By Andrew Cluley
AAPS Communications Specialist
Just before winter break students at Ann Arbor Skyline High School visited the Galapagos Islands, Chichen Itza, Angel Falls, and a number of other locations across the globe. All of these trips were taken without ever leaving the confines of Skyline’s media center thanks to Google Expeditions Pioneer Program. Skyline and Lawton Elementary School were two of the schools to pilot the virtual field trips program that’s not yet available publicly.
Instructional technology teacher Peter Pasque says the program is similar to the Google Cardboard that’s available, but with some added features. “The teacher controlling what the students see, which expedition they’re on, can highlight areas for them to look at, and can pull up notes so they can speak about the places they are taking the students,” Pasque says.
He says it’s just a pilot program now, but already students can be taken on a wide variety of trips. “They’ve got everything from under sea to outer space to career explorations. There are probably 10 to 15 career explorations that they can take the kids on as well as sites all over the world. It’s incredibly immersive,” Pasque says.

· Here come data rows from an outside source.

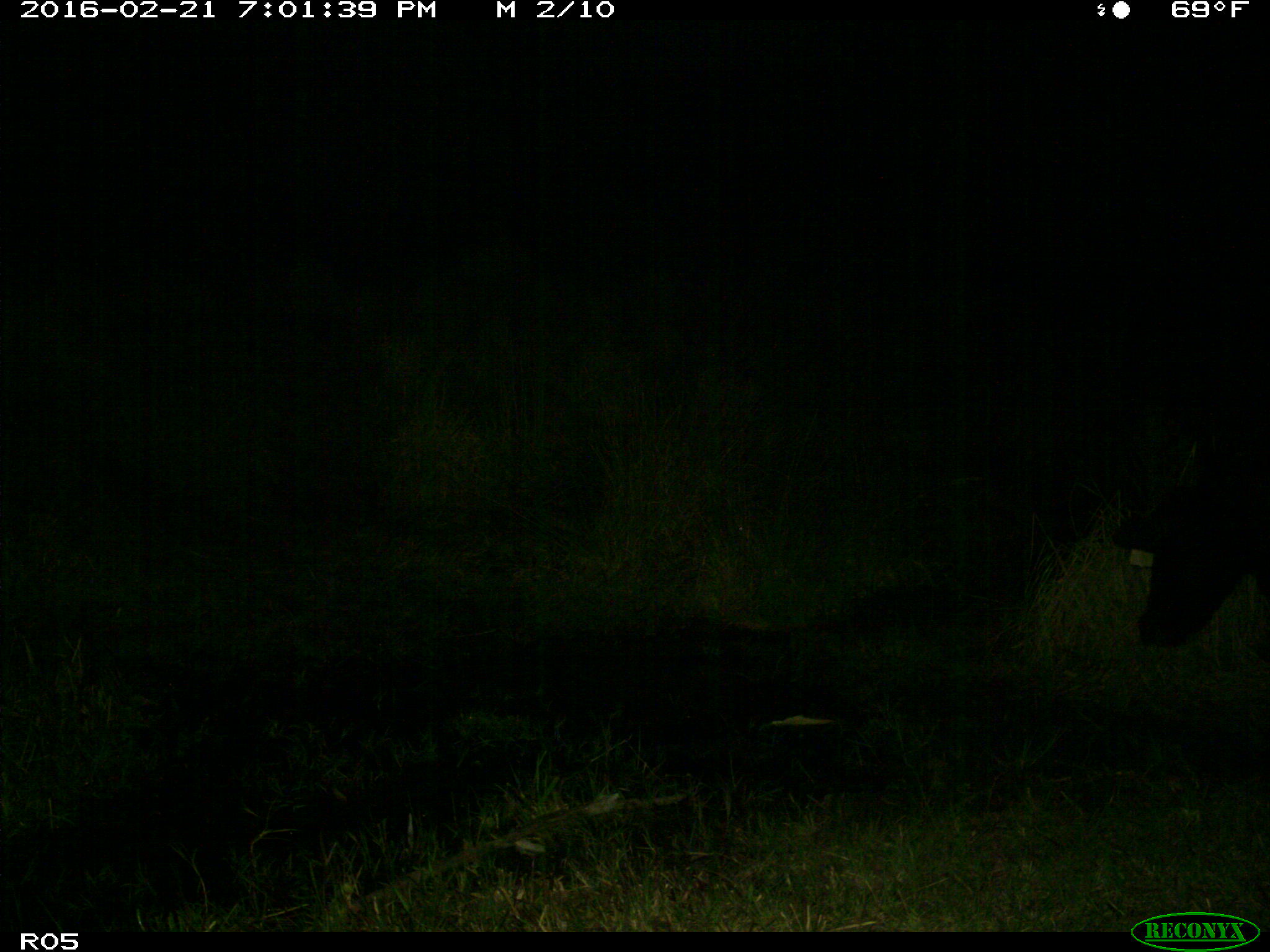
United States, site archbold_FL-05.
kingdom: Animalia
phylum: Chordata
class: Mammalia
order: Artiodactyla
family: Bovidae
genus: Bos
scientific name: Bos taurus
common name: domestic cow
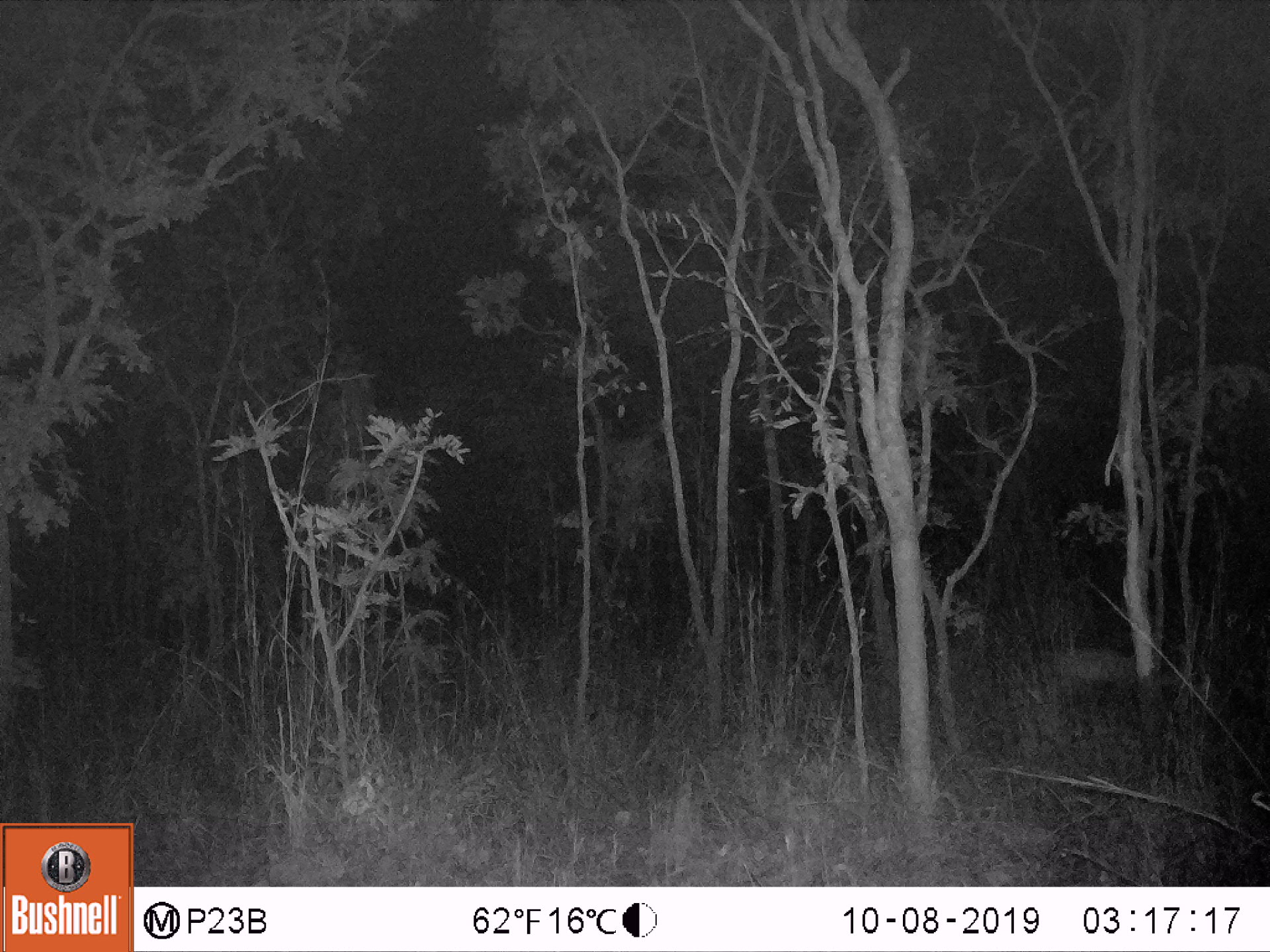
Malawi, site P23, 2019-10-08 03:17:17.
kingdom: Animalia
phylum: Chordata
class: Mammalia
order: Artiodactyla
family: Bovidae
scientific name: Antilopinae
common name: small antelope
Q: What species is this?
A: Small antelope (Antilopinae).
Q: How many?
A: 1.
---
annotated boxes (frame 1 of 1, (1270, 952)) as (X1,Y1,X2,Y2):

Students place the cardboard devices containing a cell phone to their face, then raise and lower their head, and rotate to take them on a 360 degree exploration of a site they may never be able to physically visit. Teachers control the visit from an IPad with the ability to place arrows to guide students to circled items of interest.
Science teacher Dusti Vincent guided her students around the Galapagos Island, sharing some of the exotic birds and other animals that helped lead Charles Darwin to scientific breakthroughs. “The Galapagos is like my dream vacation, so to be able to take them there and this is something we’re going to study when we come back from the break, is evolution and ecology and how that all fits together, it’s neat for them to see that and explore a place that they might not ever go in their lifetime,” Vincent says. She believes the students will benefit from the virtual trip by having a clear image in their head they can connect to when discussing the Galapagos Islands.
Pasque says the virtual field trips proved valuable for all students. “We had a hearing impaired class in here earlier today and they were loving it as well. So we went from AP to self-contained classrooms and both seemed to enjoy it equally which I think is good testimony,” he says.